Corey Fah Does Social Mobility by Isabel Waidner

Corey Fah Does Social Mobility is an experimental novel, very much in Waidner’s typical style, which explores writing, cultural capital and social mobility, trying to balance things in your life, reality TV, and an eight legged horror a bit like Bambi. Corey Fah has won a literary prize, but is unable to collect the trophy, because it keeps flying away. Corey’s partner Drew just wants to watch their usual favourite daytime TV show, but it turns out the host has links to the strange occurrences when Corey tries to get the trophy, and it seems that winning was only the start of Corey’s problems.

I loved Waidner’s previous novels, We Are Made Of Diamond Stuff and Sterling Karat Gold, and I might’ve enjoyed this one even more, in which they manage to combine dreamlike, surreal happenings and a horror-style version of Bambi with a sharp attack on class and culture, borders and identities. The book also provides a sweet domestic love story at its heart and an exciting detour into an alternate history for Joe Orton, amongst other things. There’s so much stuff packed in, but there’s only a few main references to understand, making it accessible for a book that takes its source material so playfully. 

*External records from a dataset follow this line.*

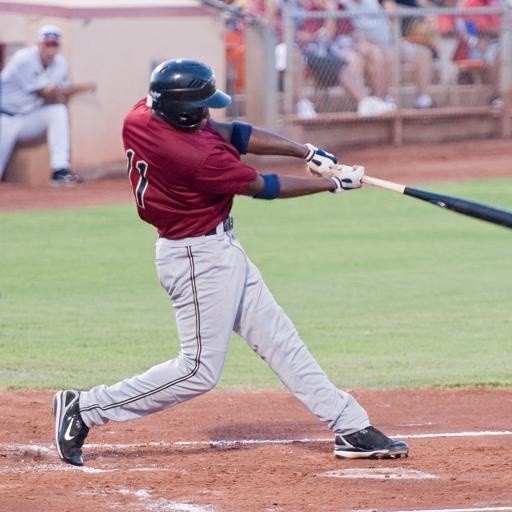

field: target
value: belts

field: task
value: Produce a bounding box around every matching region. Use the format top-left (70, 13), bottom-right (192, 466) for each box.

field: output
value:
top-left (208, 216), bottom-right (234, 235)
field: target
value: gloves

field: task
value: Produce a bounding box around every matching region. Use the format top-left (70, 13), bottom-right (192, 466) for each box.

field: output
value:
top-left (302, 143), bottom-right (338, 175)
top-left (328, 165), bottom-right (365, 192)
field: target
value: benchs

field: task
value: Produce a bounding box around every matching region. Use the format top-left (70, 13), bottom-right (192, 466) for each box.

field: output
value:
top-left (223, 3), bottom-right (501, 128)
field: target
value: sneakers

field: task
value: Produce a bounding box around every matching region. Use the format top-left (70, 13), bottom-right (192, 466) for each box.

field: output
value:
top-left (53, 390), bottom-right (88, 465)
top-left (417, 94), bottom-right (432, 109)
top-left (358, 96), bottom-right (394, 113)
top-left (52, 169), bottom-right (82, 183)
top-left (297, 98), bottom-right (317, 119)
top-left (333, 427), bottom-right (409, 458)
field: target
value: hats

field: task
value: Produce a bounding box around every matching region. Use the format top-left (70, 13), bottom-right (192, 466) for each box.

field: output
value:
top-left (38, 24), bottom-right (61, 47)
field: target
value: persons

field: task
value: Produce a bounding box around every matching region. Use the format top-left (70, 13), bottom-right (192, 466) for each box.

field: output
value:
top-left (54, 60), bottom-right (408, 465)
top-left (218, 0), bottom-right (512, 118)
top-left (0, 26), bottom-right (96, 186)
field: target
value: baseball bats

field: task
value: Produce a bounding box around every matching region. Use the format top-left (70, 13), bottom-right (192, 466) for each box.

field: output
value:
top-left (335, 165), bottom-right (512, 229)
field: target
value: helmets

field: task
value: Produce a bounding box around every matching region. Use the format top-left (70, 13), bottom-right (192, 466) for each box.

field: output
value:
top-left (146, 59), bottom-right (232, 130)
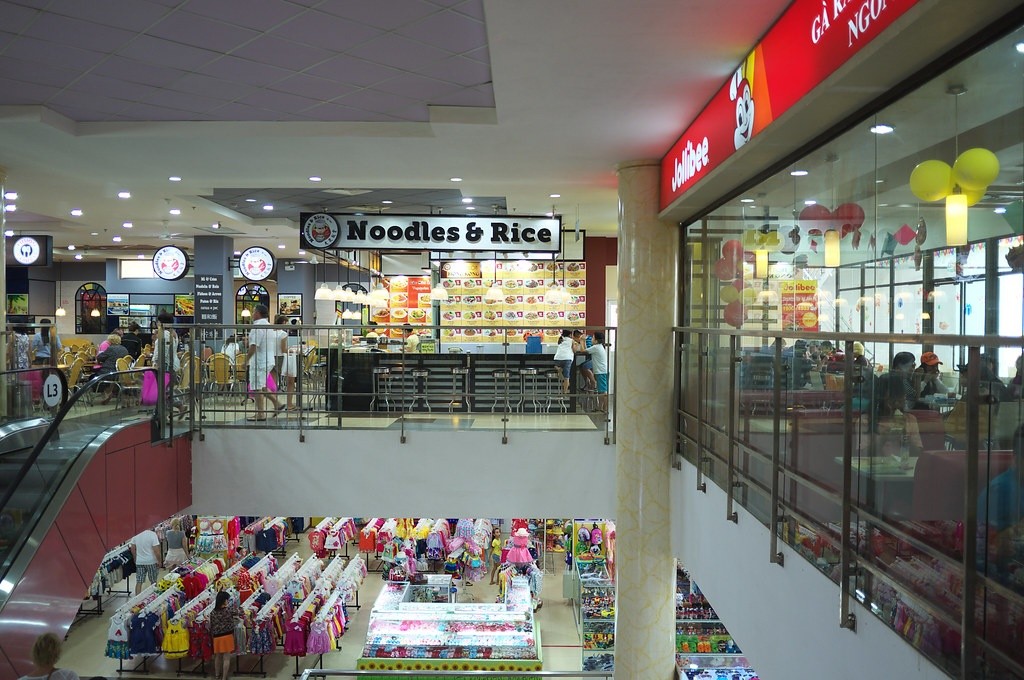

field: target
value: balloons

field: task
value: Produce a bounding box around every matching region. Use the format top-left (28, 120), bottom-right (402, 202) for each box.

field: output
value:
top-left (716, 147), bottom-right (1000, 328)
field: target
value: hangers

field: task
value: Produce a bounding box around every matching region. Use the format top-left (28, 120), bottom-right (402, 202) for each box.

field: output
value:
top-left (98, 517), bottom-right (543, 625)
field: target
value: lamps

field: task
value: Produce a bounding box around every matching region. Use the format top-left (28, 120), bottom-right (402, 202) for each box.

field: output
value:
top-left (753, 248), bottom-right (772, 282)
top-left (487, 251), bottom-right (503, 299)
top-left (314, 249), bottom-right (391, 319)
top-left (545, 227), bottom-right (573, 304)
top-left (823, 155), bottom-right (844, 267)
top-left (430, 250), bottom-right (449, 300)
top-left (56, 259), bottom-right (66, 316)
top-left (241, 300), bottom-right (252, 318)
top-left (90, 283), bottom-right (101, 317)
top-left (945, 85), bottom-right (969, 244)
top-left (213, 221), bottom-right (221, 228)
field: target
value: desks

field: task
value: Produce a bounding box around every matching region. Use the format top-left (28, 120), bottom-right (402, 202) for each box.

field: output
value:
top-left (831, 453), bottom-right (918, 518)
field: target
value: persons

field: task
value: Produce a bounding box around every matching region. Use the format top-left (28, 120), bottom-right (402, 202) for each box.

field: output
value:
top-left (131, 525), bottom-right (162, 597)
top-left (10, 305), bottom-right (609, 422)
top-left (16, 631), bottom-right (81, 680)
top-left (163, 518), bottom-right (190, 573)
top-left (771, 338), bottom-right (1024, 458)
top-left (210, 591), bottom-right (245, 680)
top-left (488, 528), bottom-right (502, 585)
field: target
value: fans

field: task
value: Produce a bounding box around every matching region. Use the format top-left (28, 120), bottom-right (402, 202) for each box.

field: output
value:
top-left (294, 253), bottom-right (334, 265)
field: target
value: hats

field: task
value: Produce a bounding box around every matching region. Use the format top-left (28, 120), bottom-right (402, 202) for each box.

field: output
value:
top-left (956, 362), bottom-right (969, 370)
top-left (921, 351), bottom-right (944, 366)
top-left (807, 340), bottom-right (822, 347)
top-left (515, 528), bottom-right (529, 537)
top-left (853, 343), bottom-right (864, 356)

This is a book that is delightful to read, cutting yet funny, and also bittersweet, especially for anyone who has dreamed of achieving things that feel far too out of reach. The experimental and surreal style blends the political and domestic with so many little details that cut into the binaries and boundaries we encounter. I just love how Waidner’s books seem to enact a kind of non-binary poetics in which boundaries are there for disrupting and gender, like many other facets of identity, is there for people to do with what they will, in a revolutionary way. An exciting book, but also a strangely sweet story of trying to find your way even when the prize literally seems trapped by Kafkaesque rules.